Inve$t | Market Sentiments | 03 March 2023
AmanahRaya Investment Management Sdn Bhd (ARIM) launched its AmanahRaya Syariah Income Fund (ARSIF), with RM500 million as the target fund size at the end of this year. According to ARIM managing director Mohamad Shafik Badaruddin, the target is high, but reasonable. He said that corporate investors were interested in the ARSIF fund due to its low risk investment, as the returns are higher than fixed deposits and not locked. The investors get to enter and exit freely. The fund is suitable to invest in short-term fixed income which is very liquid.
The group which is a wholly owned subsidiary of AmanahRaya Bhd and a licensed asset management company under Capital Market and Services Act had initially launched the fund on May 5, 2022. As of Jan 31, 2023, its fund size has crossed RM200 million.
According to ARIM group managing director Ahmad Feizal Sulaiman Khan, the group has reached another milestone by launching its seventh unit trust fund and that ARSIF invests in short-term to medium-term Islamic bonds with maturities of less than five years. ARSIF targets investors that seek low to medium risk profiles with exposure in sukuk, Islamic negotiable instruments of deposit and Islamic money market instruments. The fund also aims to provide a regular stream of monthly income — either in units or cash — by investing in Islamic money market instruments and sukuk. Its sector allocations were 12% for Islamic cash and money market, while 88% will be provided for sukuk. The Fund’s top holdings include Malaysian Resources Corp Bhd, Exsim Capital Resources Bhd, UEM Sunrise Bhd, WCT Holdings Bhd and Al Dzahab Assets Bhd.

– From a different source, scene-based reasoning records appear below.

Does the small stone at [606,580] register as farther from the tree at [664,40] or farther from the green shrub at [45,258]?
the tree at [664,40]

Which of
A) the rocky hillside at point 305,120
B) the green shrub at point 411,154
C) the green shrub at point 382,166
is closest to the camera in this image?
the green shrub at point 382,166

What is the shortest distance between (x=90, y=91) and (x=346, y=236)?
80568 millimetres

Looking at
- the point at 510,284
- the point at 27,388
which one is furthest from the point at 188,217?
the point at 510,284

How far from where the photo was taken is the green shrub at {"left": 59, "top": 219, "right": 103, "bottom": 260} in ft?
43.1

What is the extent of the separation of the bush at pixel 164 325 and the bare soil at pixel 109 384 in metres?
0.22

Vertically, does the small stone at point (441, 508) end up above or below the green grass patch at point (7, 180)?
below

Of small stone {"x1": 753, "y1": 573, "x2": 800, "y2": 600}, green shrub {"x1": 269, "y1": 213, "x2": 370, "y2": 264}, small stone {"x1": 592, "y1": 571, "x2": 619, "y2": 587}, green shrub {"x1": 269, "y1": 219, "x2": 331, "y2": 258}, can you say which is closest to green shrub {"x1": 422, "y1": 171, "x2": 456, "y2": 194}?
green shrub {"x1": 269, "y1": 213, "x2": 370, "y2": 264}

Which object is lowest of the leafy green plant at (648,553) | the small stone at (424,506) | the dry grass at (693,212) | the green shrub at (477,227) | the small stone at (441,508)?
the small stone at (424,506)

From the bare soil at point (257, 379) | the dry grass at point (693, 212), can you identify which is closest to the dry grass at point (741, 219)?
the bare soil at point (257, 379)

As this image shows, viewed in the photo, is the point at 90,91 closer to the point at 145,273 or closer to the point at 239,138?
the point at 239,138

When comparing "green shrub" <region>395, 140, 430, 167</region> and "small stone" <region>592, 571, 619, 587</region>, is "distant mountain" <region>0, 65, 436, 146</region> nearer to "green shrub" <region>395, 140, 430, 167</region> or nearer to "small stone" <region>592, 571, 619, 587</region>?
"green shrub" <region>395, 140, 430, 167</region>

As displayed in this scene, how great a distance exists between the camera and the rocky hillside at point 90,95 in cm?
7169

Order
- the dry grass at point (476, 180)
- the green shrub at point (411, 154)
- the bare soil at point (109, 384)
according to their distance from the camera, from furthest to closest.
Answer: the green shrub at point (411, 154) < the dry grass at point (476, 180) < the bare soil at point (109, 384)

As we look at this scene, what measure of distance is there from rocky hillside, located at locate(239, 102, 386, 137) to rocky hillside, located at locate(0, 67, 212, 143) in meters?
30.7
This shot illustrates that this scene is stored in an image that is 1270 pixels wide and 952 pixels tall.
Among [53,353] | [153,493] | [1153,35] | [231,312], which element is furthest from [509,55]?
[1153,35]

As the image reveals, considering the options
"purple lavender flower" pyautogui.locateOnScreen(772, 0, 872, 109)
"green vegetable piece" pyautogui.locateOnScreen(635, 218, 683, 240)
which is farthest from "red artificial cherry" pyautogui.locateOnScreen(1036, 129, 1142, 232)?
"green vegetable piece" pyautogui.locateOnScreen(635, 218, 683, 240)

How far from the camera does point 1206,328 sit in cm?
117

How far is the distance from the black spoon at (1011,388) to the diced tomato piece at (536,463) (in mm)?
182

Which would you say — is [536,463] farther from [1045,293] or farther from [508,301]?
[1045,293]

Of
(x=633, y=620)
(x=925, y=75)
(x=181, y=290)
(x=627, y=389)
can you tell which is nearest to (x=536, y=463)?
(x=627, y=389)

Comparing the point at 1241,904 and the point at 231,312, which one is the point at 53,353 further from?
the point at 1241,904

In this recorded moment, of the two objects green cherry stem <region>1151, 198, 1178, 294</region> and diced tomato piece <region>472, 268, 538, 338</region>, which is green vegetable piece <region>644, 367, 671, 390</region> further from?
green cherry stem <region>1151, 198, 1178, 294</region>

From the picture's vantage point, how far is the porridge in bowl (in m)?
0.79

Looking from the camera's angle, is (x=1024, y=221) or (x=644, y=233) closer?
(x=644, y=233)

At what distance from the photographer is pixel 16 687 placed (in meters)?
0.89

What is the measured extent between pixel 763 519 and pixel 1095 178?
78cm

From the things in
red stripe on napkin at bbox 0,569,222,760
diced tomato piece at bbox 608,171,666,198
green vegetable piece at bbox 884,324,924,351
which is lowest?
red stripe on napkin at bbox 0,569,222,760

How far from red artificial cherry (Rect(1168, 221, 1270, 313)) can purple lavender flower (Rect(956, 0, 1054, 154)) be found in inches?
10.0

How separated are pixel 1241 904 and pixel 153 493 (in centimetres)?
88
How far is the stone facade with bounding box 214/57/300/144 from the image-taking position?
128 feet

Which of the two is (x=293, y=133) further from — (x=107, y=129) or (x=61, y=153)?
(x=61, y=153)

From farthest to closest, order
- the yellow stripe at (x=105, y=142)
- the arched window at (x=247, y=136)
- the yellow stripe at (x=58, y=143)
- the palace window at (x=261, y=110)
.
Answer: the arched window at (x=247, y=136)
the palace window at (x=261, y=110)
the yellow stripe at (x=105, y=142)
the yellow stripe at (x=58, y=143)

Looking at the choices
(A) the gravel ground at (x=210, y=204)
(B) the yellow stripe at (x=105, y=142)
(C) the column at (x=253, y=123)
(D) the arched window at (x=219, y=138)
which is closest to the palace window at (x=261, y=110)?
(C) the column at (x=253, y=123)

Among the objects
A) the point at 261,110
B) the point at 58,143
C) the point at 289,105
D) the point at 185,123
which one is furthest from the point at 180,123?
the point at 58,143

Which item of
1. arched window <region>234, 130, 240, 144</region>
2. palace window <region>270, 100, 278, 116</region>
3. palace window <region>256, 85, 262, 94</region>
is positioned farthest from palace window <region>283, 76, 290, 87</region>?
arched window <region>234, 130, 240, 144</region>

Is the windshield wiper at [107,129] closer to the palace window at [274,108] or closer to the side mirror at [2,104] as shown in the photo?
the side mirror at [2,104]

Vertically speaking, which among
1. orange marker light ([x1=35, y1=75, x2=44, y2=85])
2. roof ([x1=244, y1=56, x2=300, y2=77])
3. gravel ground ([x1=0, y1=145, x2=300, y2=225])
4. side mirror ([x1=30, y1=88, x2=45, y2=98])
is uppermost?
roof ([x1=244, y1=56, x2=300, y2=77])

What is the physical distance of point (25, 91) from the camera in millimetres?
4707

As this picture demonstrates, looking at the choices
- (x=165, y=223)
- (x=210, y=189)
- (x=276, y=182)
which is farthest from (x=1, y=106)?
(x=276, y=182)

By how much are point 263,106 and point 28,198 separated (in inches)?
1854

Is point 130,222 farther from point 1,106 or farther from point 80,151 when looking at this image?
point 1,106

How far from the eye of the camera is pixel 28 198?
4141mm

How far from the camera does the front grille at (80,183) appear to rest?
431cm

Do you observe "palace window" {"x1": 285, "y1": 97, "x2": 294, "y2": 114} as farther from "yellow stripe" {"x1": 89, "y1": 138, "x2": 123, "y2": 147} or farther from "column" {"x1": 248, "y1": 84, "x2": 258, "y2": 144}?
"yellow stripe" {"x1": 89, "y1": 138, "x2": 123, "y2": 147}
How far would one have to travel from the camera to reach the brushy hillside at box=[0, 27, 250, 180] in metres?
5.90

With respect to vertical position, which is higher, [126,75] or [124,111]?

Malaysia’s economy to grow at moderate pace this year – DOSM
According to Department of Statistics Malaysia (DoSM) chief statistician Datuk Seri Dr Mohd Uzir Mahidin, the Malaysian economy is anticipated to grow at a more moderate pace this year following a strong recovery in 2022 as economies around the world continue to struggle to sustain growth. Malaysia’s merchandise trade is predicted to continue growing in 2023, albeit at a slower rate. Based on the Ministry of Finance’s report, total trade, exports and imports were projected to increase by 1.3 per cent, 2.2 per cent and 0.2 per cent, respectively. This projection was in line with the World Trade Organisation estimates, which expected global trade to grow marginally by 1.0 per cent in 2023
Following slower external demand and diminished low-base effect, the manufacturing sector is foreseen to enter a moderate phase in 2023. The ongoing global uncertainty is also expected to influence economic and social activities as well as the labour market. Malaysia’s Leading Index decreased by 0.6 per cent, equivalent to 0.7 point, to 110.7 points in December 2022 as compared to 111.4 points in December 2021.
Looking at global economic scenario, continuous worldwide inflation has eroded purchasing power and consumers are taking a cautious stance on spending, hence impacting economic performance. Based on the World Economic Outlook Update released by the International Monetary Fund in January 2023, the world economic growth is projected to moderate to 2.9 per cent in 2023 and improve to 3.1 per cent in 2024. Meanwhile, most economies displayed a slower Gross Domestic Product performance in the fourth quarter of 2022 compared to the third quarter of 2022.
Eye On The Markets
This week, on Thursday (2Mar), the Ringgit closed at 4.4700 against the USD from 4.4545 on Monday (27Feb). Meanwhile, the Ringgit was 3.3286 to the Sing Dollar on Thursday (2Mar). On Monday (27Feb), the FBM KLCI opened at 1456.04. As at Friday (3Mar) 10:00am, the FBM KLCI is down 0.07 points for the week at 1455.97. Over in US, the overnight Dow Jones Industrial Average closed up 341.73 points (+1.05%) to 33,003.57 whilst the NASDAQ gained 83.50 points (+0.73%) to 11,462.98.